Tuesday, December 08, 2009
Aspects of a racist diatribe posted by Richard Seymour
It could be an anomaly, of course. But it isn’t. The overwhelming majority of street crime, knife crime, gun crime, robbery and crimes of sexual violence in London is carried out by young men from the African-Caribbean community. Of course, in return, we have rap music, goat curry and a far more vibrant and diverse understanding of cultures which were once alien to us. For which, many thanks.
Defending his comments, he offered the argument that he wasn't talking about race but about 'multiculturalism'. He went on to explain:
My argument is much as it has always been; that the creed of multiculturalism is largely to blame, the notion that cultures, no matter how antithetical to the norm, or anti-social, should be allowed to develop unhindered, without criticism.
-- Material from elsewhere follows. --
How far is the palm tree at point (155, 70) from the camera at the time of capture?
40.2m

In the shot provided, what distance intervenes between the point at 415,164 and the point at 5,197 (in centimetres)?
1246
There is no good reason to take this argument at face value. For a start, Liddle may be fantastically ignorant and complacent on many levels, but I suspect he is aware that his claims are straightforwardly statistically false. The point of ranting in such an off-hand racist fashion isn't to be precise, it is to 1) get Liddle some more notoriety, 2) hurt the targets of such abuse, and 3) get people talking about race in a particular way that benefits the racists. I also doubt that Liddle is unaware that 'race' and 'culture' are not neatly separable in his tirades. Indeed, that is the whole point. Here I disagree with Sunny - Liddle is unlikely to be confused. Rather, he knows exactly what he is doing. The attack on 'multiculturalism' is the right's main way of rehabilitating certain racist ideas. He would also be aware that white people, who are not subject to the same collective insults, are disproportionately represented in certain types of criminality and anti-social behaviour. (Cf. Bonnie Greer's retort that "the overwhelming majority of paedophiles, murderers, war-mongers and football hooligans are white males and all we got in return was beans on toast and Top Gear".)
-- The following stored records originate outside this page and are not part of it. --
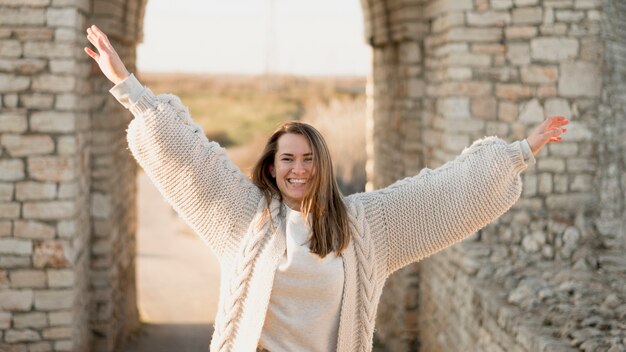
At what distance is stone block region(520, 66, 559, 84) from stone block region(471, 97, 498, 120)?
30cm

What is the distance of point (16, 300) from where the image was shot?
19.2 feet

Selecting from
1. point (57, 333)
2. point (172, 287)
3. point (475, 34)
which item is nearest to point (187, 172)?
point (57, 333)

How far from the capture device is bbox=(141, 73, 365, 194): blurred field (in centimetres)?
1727

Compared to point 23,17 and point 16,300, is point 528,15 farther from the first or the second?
point 16,300

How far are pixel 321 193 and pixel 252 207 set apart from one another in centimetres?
26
The occasion for the rant is crime, but that is not the issue at stake. If it were, then all sorts of unwelcome complexities would arise. If you really wanted to discuss the origins of criminal behaviour, you wouldn't start by talking about either 'race' or 'culture'. For one, few people who use such terms can specify what they mean by them beyond some vague indices or anecdotes. What are the precise dimensions of a 'culture' that supposedly yields violent crime, for example? No one knows. Something about rappers and absent fathers, possibly. We all know how to use phrases such as 'culture of dependency', 'culture of blame', 'culture of violence', etc., but these are miasmic conceits designed to retail a particular kind of reactionary politics. Their vagueness is their virtue. Indeed, without wishing to dignify the discussion by endowing it with serious theoretical merit, we can at least acknowledge in passing that in understanding crime, both how it is constructed and how and why it is carried out, there are all sorts of issues involved that do not correspond to the bigoted obsessions of the commentariat. So, the point is not violent crime. The aim of such bombast is to resurrect some antique racial stereotypes that hold black people to be, whether by endowment or 'culture', rapists, robbers and murderers.
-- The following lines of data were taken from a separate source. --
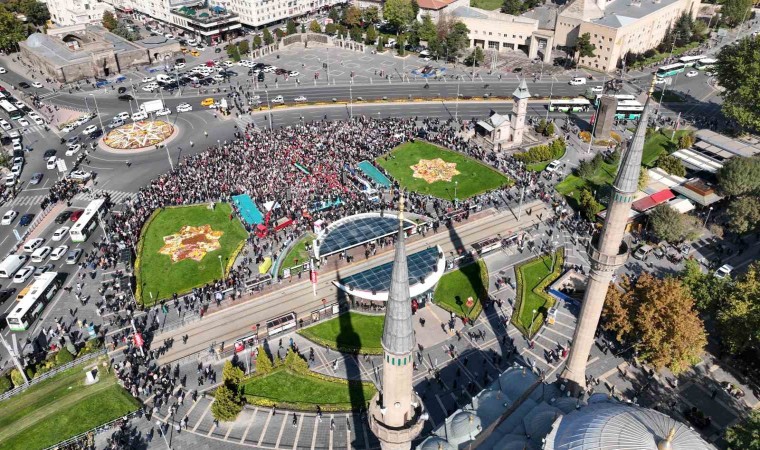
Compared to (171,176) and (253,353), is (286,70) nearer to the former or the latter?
(171,176)

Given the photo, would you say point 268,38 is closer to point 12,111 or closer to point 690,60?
point 12,111

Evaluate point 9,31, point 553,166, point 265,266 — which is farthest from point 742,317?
point 9,31

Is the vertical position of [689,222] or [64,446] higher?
[689,222]

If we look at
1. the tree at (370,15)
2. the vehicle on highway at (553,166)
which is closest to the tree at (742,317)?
the vehicle on highway at (553,166)

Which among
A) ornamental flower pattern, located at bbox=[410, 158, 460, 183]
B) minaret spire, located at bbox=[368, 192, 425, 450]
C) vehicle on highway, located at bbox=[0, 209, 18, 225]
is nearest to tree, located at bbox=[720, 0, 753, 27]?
ornamental flower pattern, located at bbox=[410, 158, 460, 183]

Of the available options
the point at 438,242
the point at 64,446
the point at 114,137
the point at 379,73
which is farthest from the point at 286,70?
the point at 64,446

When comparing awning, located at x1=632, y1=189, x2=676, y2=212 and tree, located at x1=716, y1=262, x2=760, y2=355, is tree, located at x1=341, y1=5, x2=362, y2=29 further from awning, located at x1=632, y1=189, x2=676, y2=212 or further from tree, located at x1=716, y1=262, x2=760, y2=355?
tree, located at x1=716, y1=262, x2=760, y2=355

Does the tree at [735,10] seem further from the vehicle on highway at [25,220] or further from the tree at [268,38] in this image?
the vehicle on highway at [25,220]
I note that the Spectator's editor, Fraser Nelson, has defended Rod Liddle's 'right to offend'. What he is talking about is the right incite racial hatred, which you certainly don't have and which is a monstrous right to claim. Anti-racist legislation has been conceived and passed precisely to thwart any such 'right'. It is because of this that the far right have had to be extremely careful about how they couch their propaganda in public, as noted by 5CC. But if Liddle can purvey such racially defamatory claims without consequence, then why would the fascists hold back? Especially if all they have to say in their defence is "I'm talking about culture, stupid"?